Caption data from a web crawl
┄┄┄┄┄┄
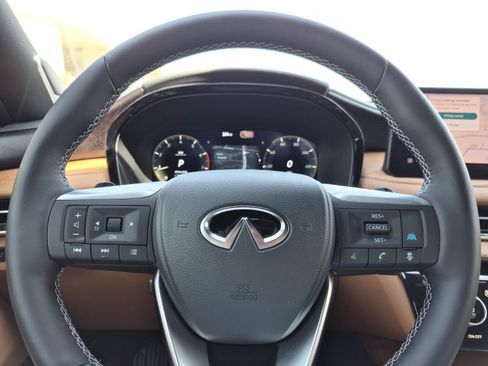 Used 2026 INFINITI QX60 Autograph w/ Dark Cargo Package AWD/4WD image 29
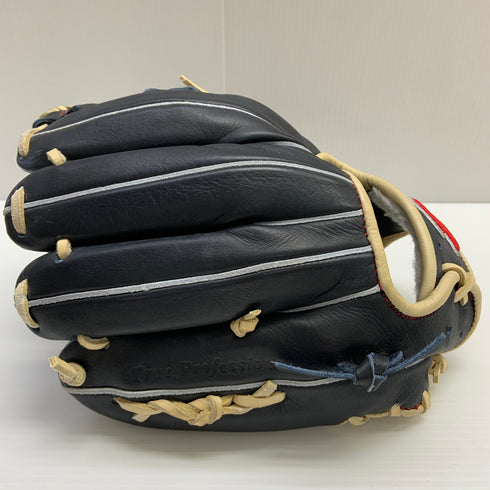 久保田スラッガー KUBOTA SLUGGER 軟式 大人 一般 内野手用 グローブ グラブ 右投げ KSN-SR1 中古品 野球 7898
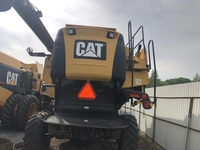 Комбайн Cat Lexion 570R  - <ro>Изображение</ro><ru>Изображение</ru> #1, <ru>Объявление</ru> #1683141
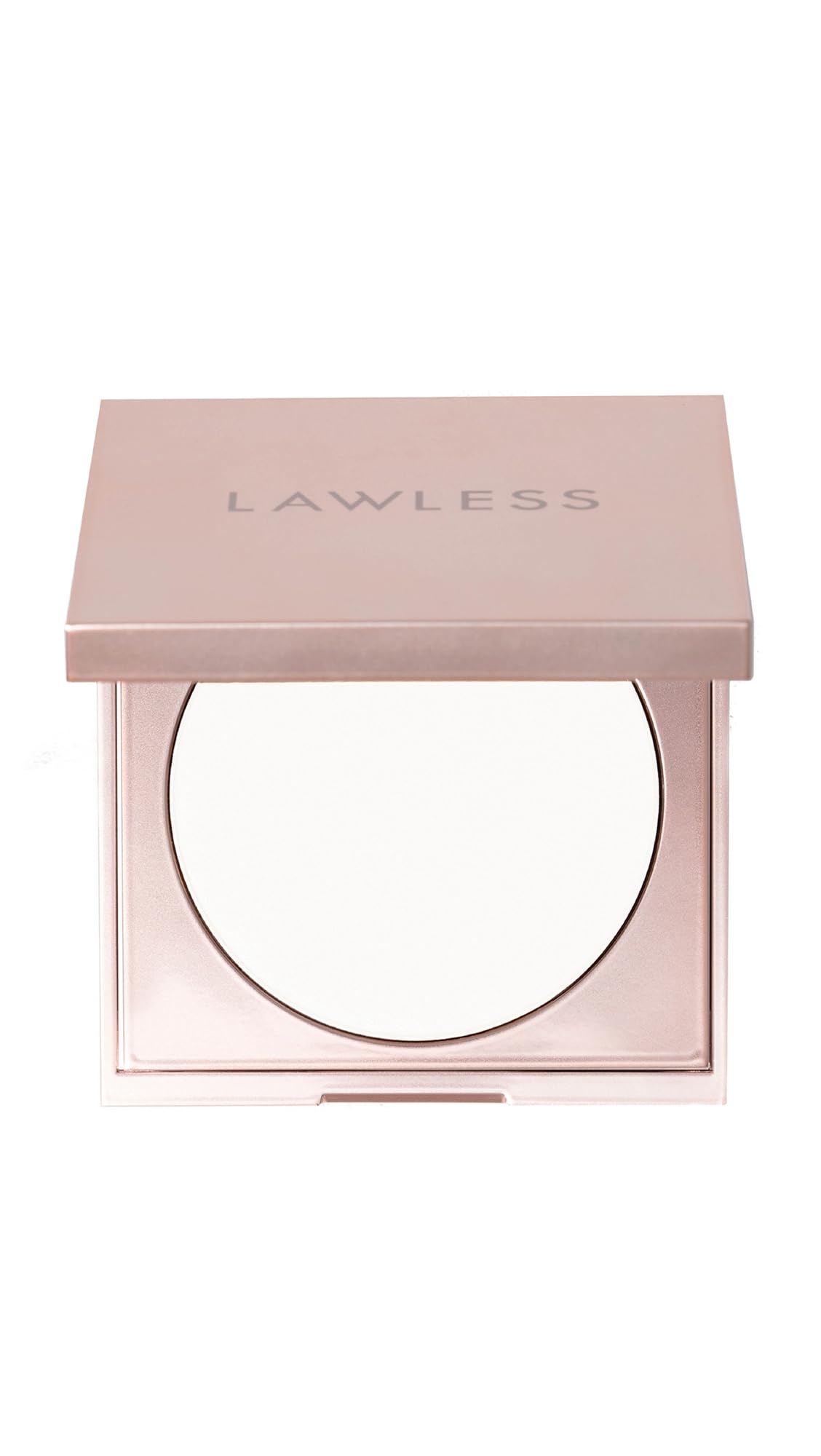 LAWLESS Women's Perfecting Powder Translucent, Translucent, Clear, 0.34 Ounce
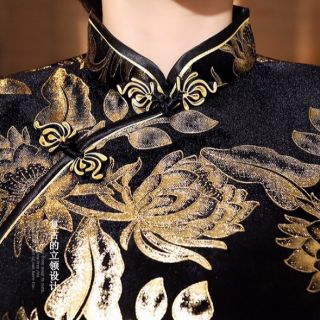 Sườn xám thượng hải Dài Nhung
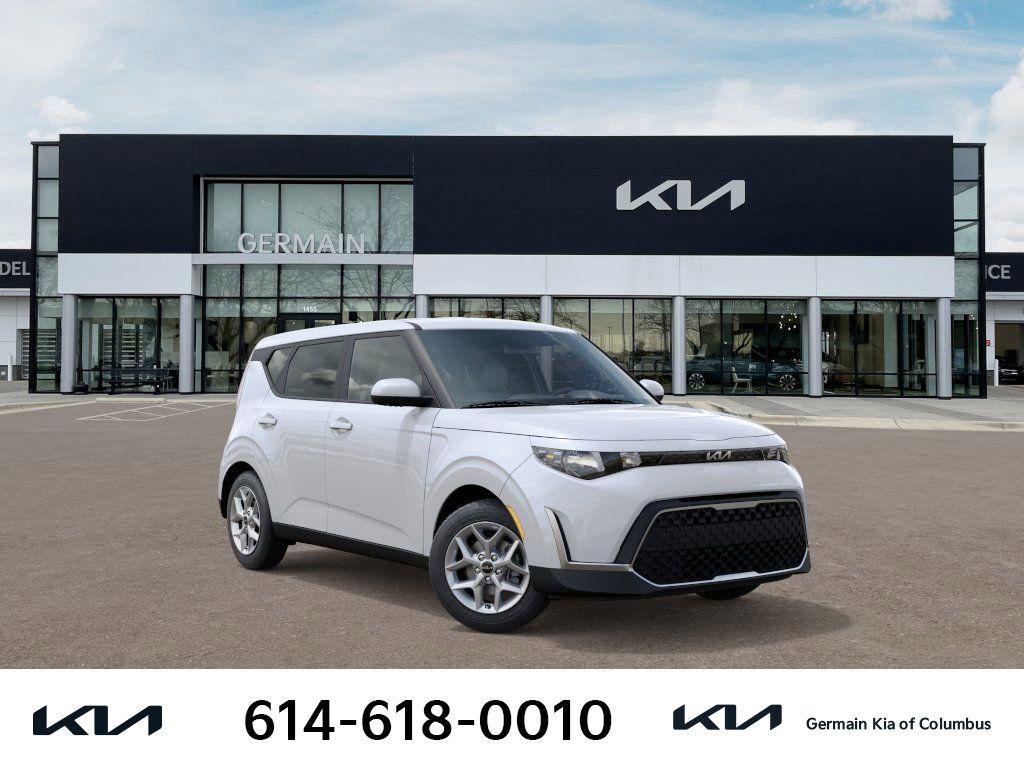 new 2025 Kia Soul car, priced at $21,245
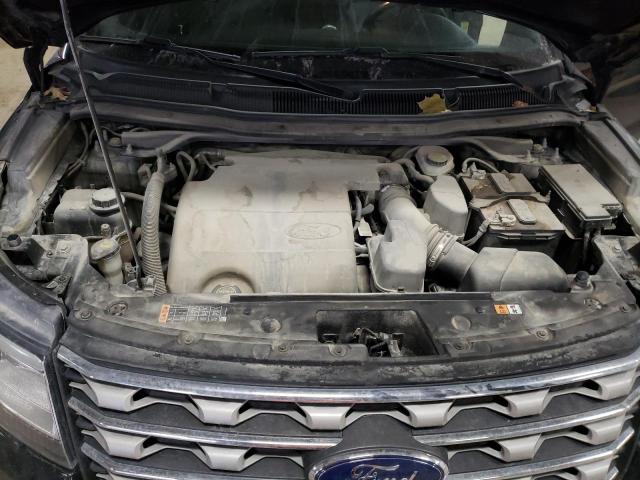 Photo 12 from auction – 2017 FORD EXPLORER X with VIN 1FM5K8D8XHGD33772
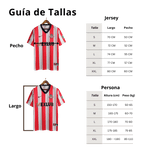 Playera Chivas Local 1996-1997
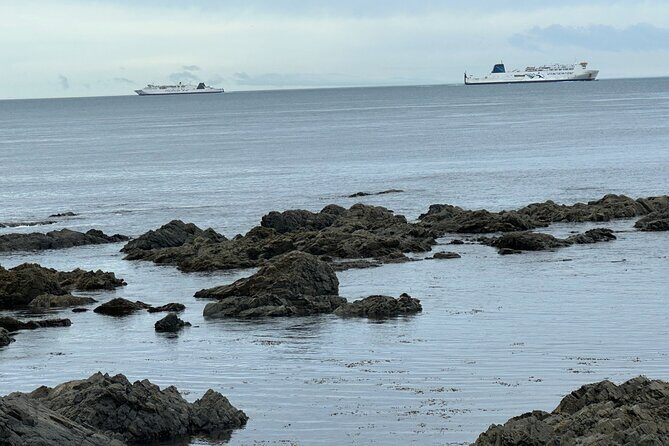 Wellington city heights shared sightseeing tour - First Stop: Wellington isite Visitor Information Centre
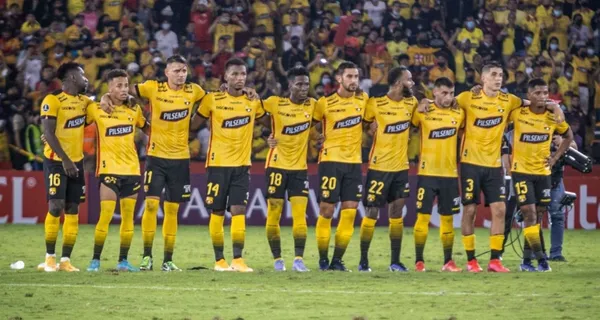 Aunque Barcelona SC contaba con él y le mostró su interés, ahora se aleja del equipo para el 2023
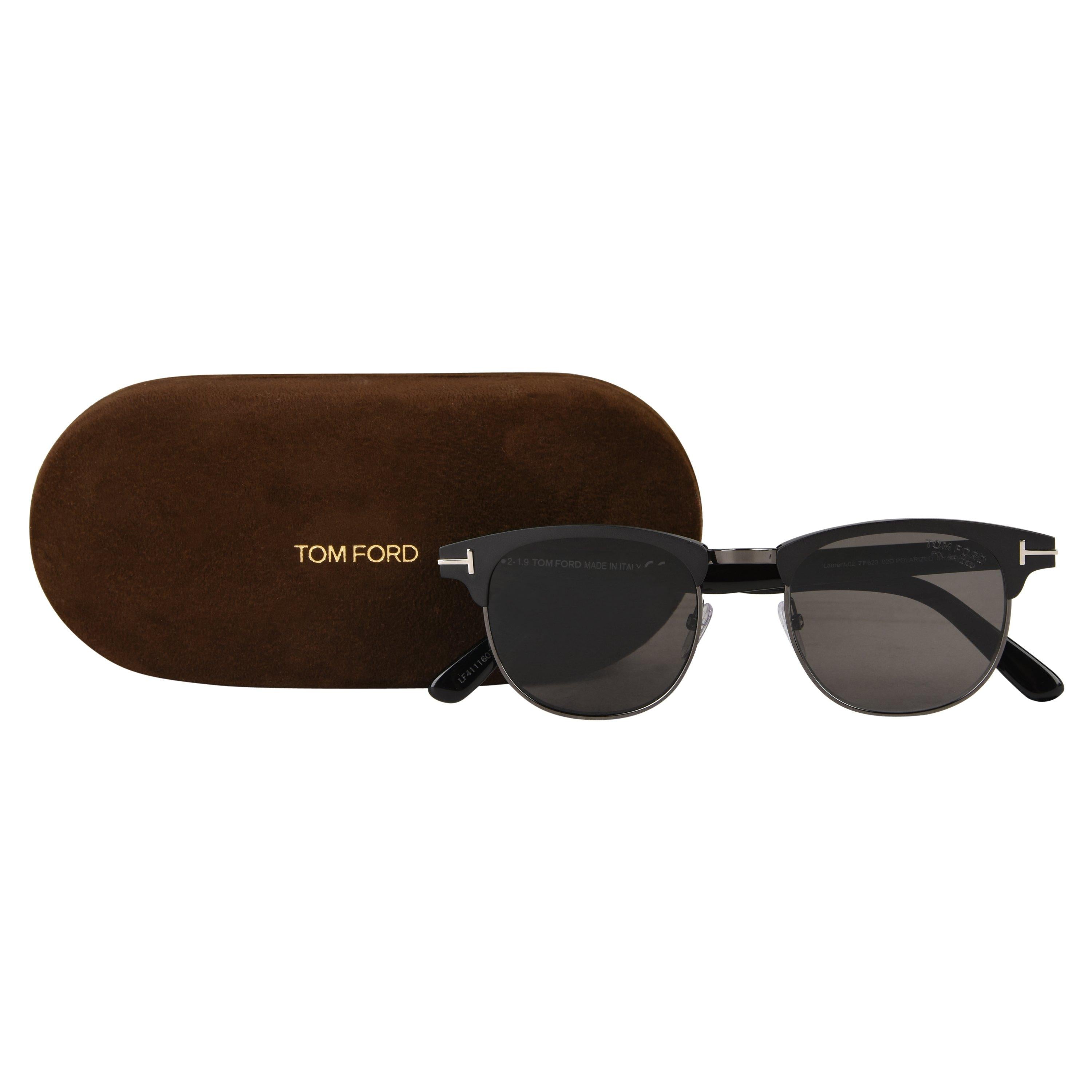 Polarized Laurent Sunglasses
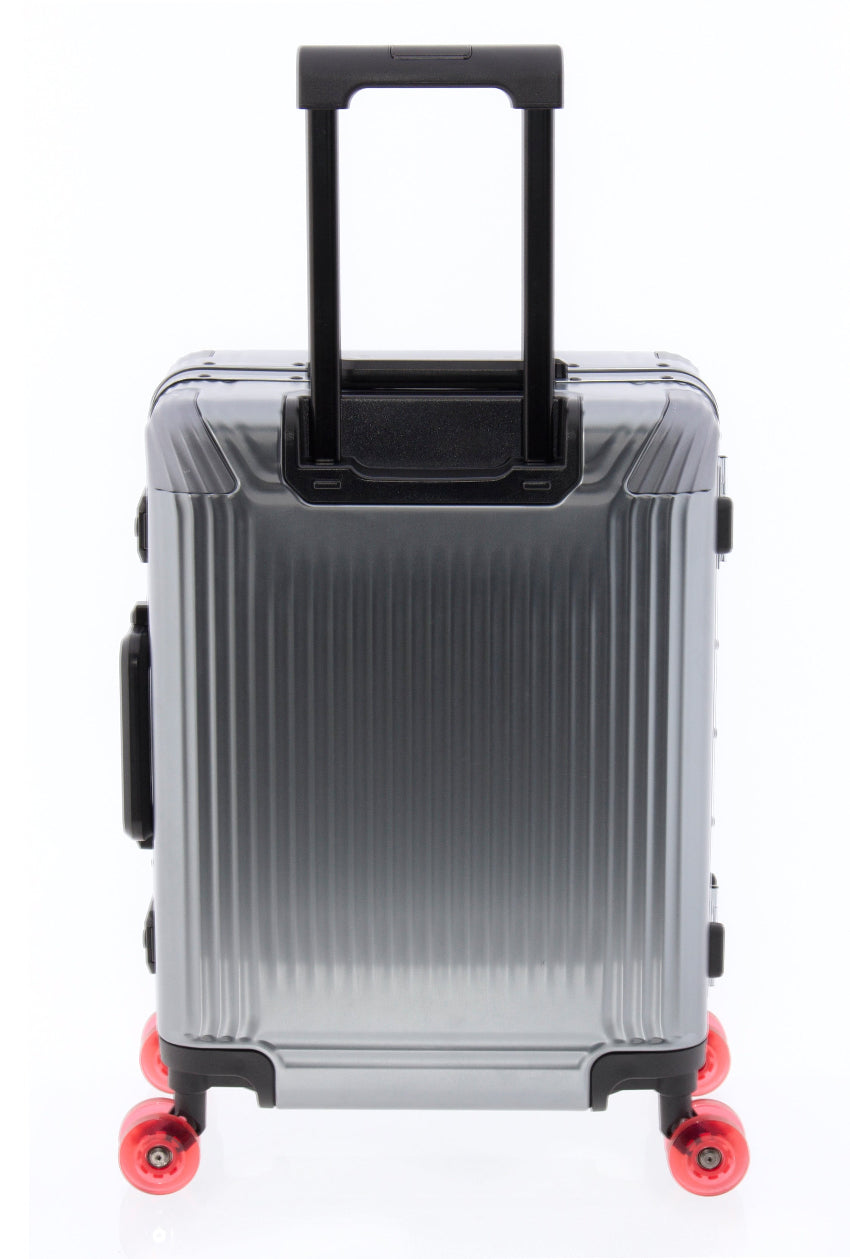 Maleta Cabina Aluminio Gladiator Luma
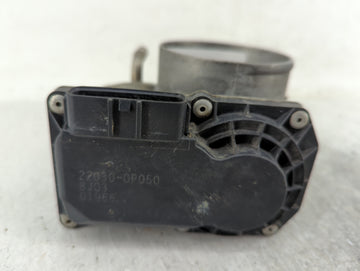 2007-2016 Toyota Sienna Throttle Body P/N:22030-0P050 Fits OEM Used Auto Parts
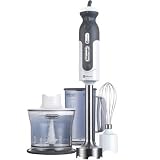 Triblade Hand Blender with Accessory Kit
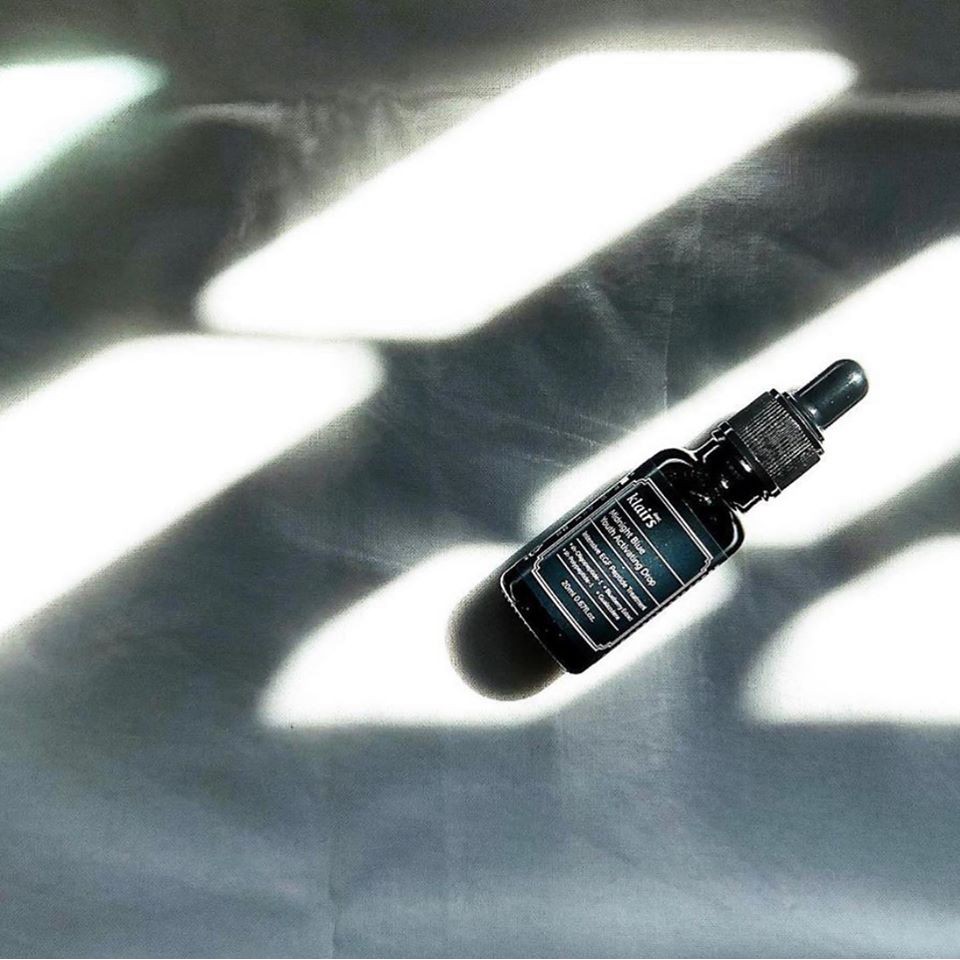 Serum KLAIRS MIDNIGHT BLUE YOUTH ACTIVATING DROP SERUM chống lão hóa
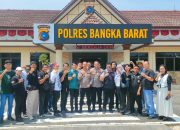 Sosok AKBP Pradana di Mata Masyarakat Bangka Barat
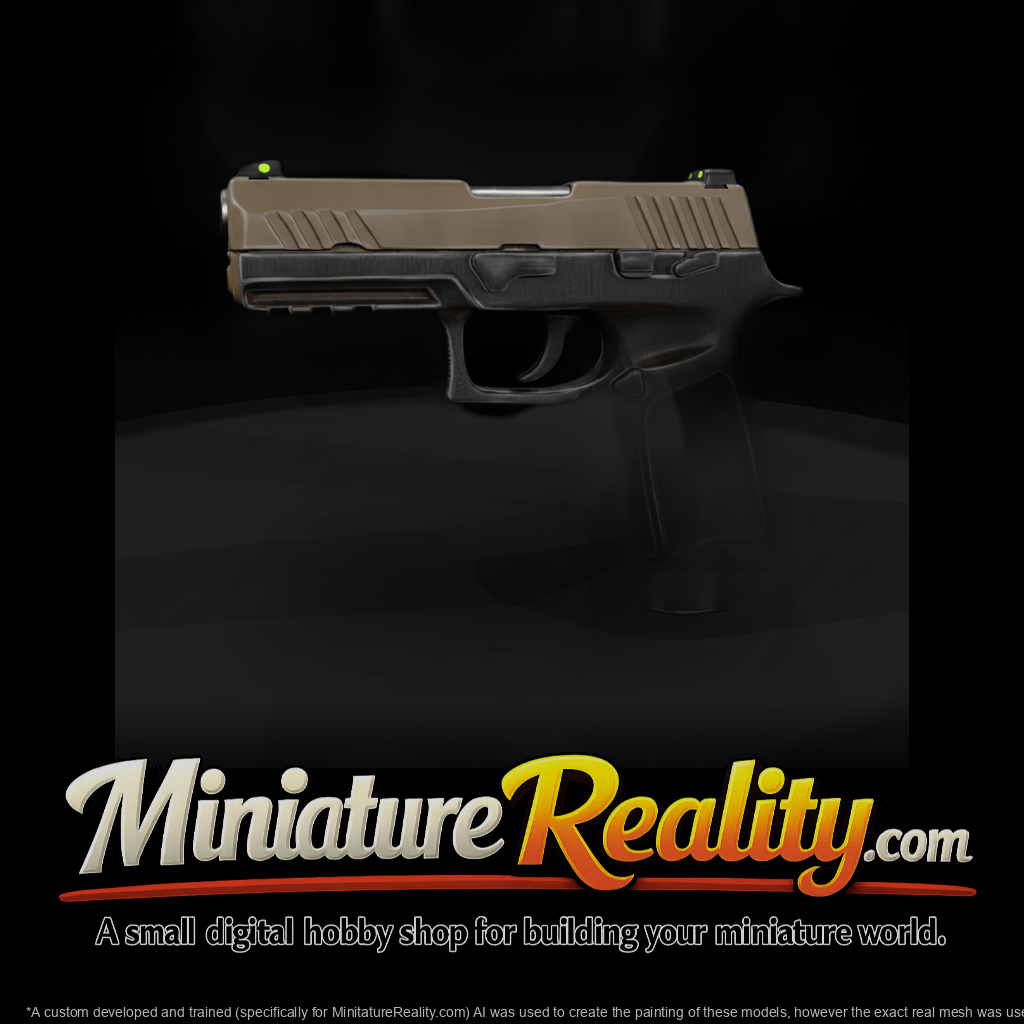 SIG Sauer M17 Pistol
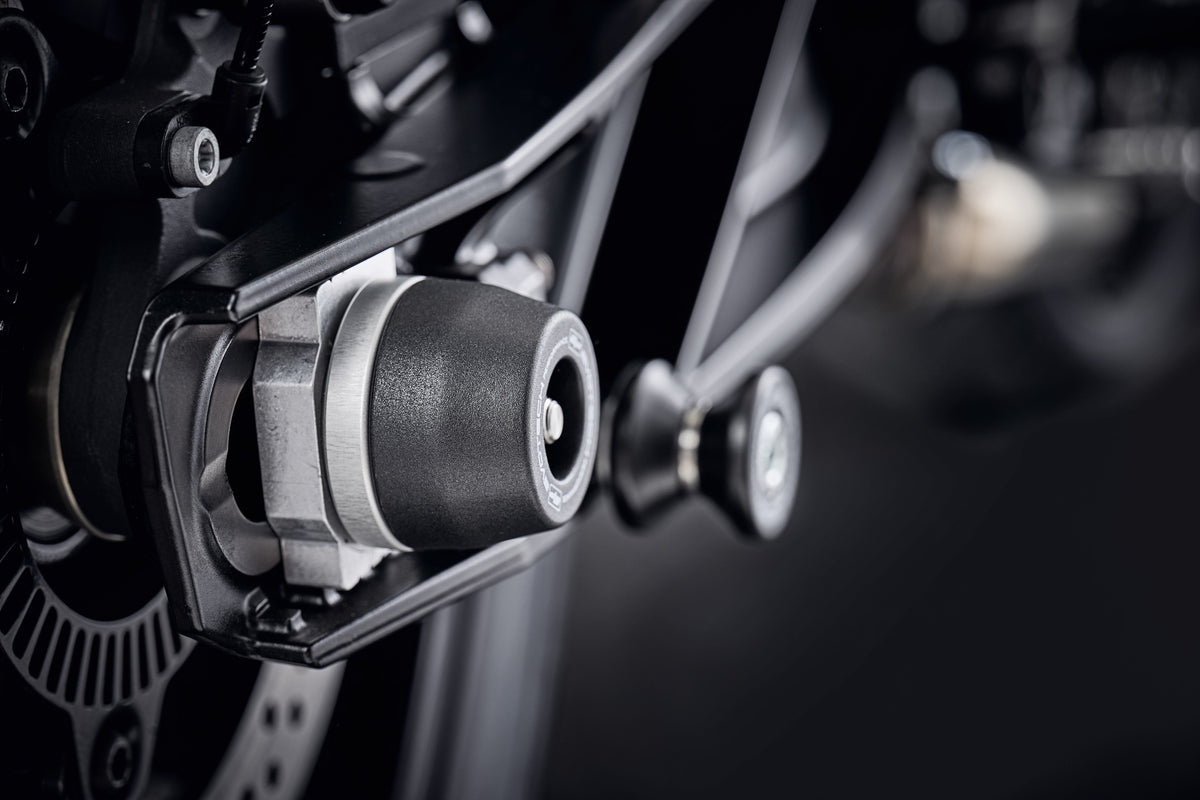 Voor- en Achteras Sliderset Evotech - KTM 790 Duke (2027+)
┄┄┄┄┄┄
## Task directions
Write out every line of the data above verbatim, omitting the pictures.

## Answer box
 Used 2026 INFINITI QX60 Autograph w/ Dark Cargo Package AWD/4WD image 29
 久保田スラッガー KUBOTA SLUGGER 軟式 大人 一般 内野手用 グローブ グラブ 右投げ KSN-SR1 中古品 野球 7898
 Комбайн Cat Lexion 570R  - <ro>Изображение</ro><ru>Изображение</ru> #1, <ru>Объявление</ru> #1683141
 LAWLESS Women's Perfecting Powder Translucent, Translucent, Clear, 0.34 Ounce
 Sườn xám thượng hải Dài Nhung
 new 2025 Kia Soul car, priced at $21,245
 Photo 12 from auction – 2017 FORD EXPLORER X with VIN 1FM5K8D8XHGD33772
 Playera Chivas Local 1996-1997
 Wellington city heights shared sightseeing tour - First Stop: Wellington isite Visitor Information Centre
 Aunque Barcelona SC contaba con él y le mostró su interés, ahora se aleja del equipo para el 2023
 Polarized Laurent Sunglasses
 Maleta Cabina Aluminio Gladiator Luma
 2007-2016 Toyota Sienna Throttle Body P/N:22030-0P050 Fits OEM Used Auto Parts
 Triblade Hand Blender with Accessory Kit
 Serum KLAIRS MIDNIGHT BLUE YOUTH ACTIVATING DROP SERUM chống lão hóa
 Sosok AKBP Pradana di Mata Masyarakat Bangka Barat
 SIG Sauer M17 Pistol
 Voor- en Achteras Sliderset Evotech - KTM 790 Duke (2027+)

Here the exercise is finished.